[start Text]
In 2004, Bruce caught 89 passes (fifth in the NFC, eighth in the NFL) for 1,292 yards (fifth in the NFL). He started the season with four consecutive 100-yard receiving performances, the first player to accomplish this feat since Houston's Charley Hennigan in 1963. Bruce nabbed a team-high nine catches for 170 yards and one touchdown at Green Bay on November 29, 2004.

With the retirement of Jerry Rice, Bruce entered 2005 as the NFL's active leader in career receiving yards; a foot injury caused him to miss 5 games, and he was passed by Marvin Harrison by the end of the season. Still, he became the 14th player in NFL history with 800 career receptions on December 11 at Minnesota.

On March 7, 2006, the Rams released Bruce rather than pay him a $1.5 million bonus; however, five days after releasing him, the Rams agreed to a three-year, $15 million deal with Bruce. The re-signing freed a reported $7.5 million in cap money for the Rams. That season Bruce started 15 of 16 games and notched his eighth career 1,000-yard receiving season with 1,098 yards on 74 catches with three touchdowns.
[end Text]
[start Dataset extract]
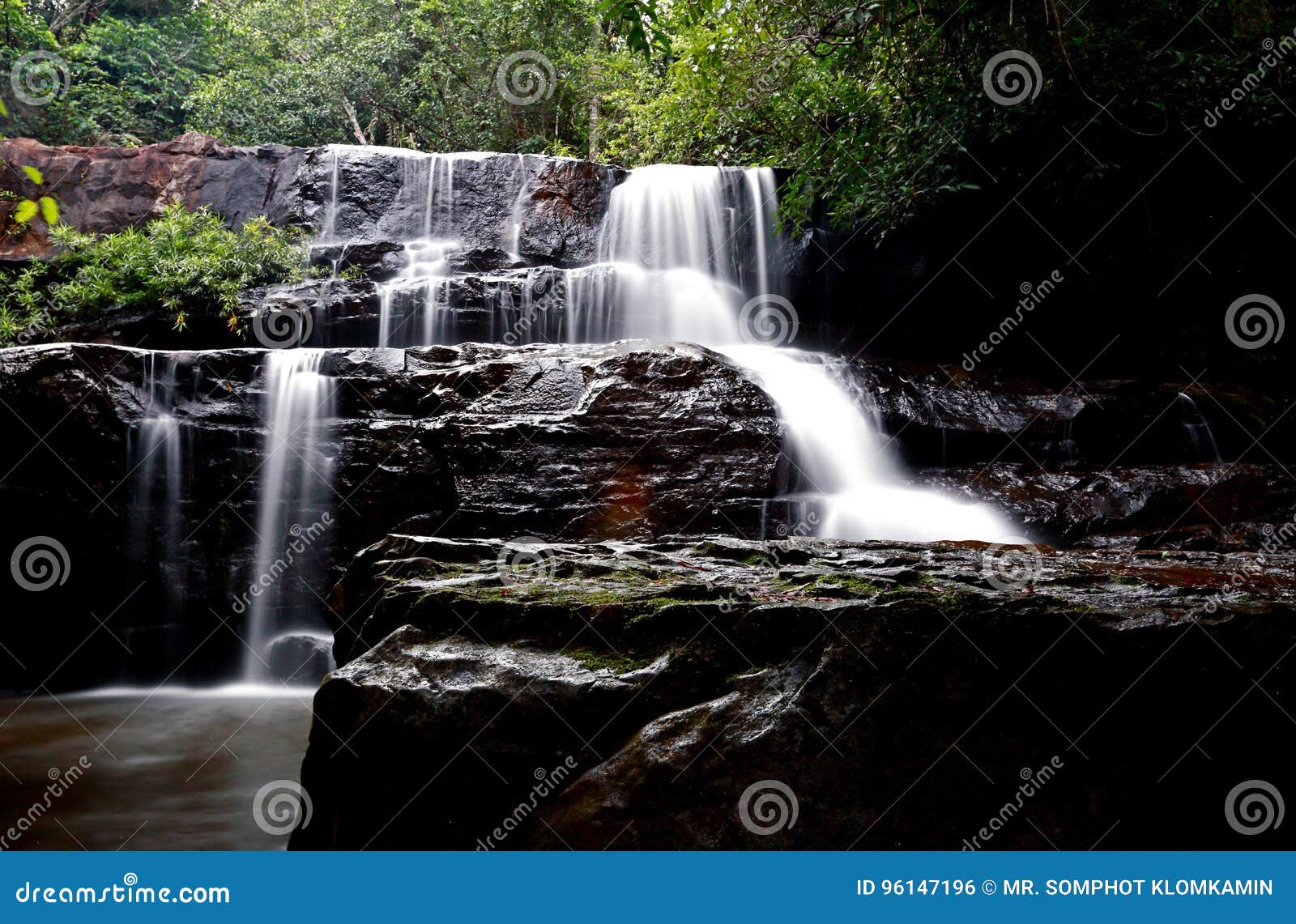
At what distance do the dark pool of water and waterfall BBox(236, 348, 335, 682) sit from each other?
0.58 meters

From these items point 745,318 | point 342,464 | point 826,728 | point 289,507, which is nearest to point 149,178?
point 289,507

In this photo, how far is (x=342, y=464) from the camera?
6.54 meters

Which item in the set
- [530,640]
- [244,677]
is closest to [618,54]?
[244,677]

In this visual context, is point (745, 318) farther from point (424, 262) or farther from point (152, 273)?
point (152, 273)

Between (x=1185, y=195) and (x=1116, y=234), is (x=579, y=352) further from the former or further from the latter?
(x=1185, y=195)

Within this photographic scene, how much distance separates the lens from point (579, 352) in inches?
[end Dataset extract]
__Problem details__
Duplicate the part of the football career text that opens with the words containing "On March 7, 2006, the" and closes with "with three touchdowns.".

__Response to the exercise__
On March 7, 2006, the Rams released Bruce rather than pay him a $1.5 million bonus; however, five days after releasing him, the Rams agreed to a three-year, $15 million deal with Bruce. The re-signing freed a reported $7.5 million in cap money for the Rams. That season Bruce started 15 of 16 games and notched his eighth career 1,000-yard receiving season with 1,098 yards on 74 catches with three touchdowns.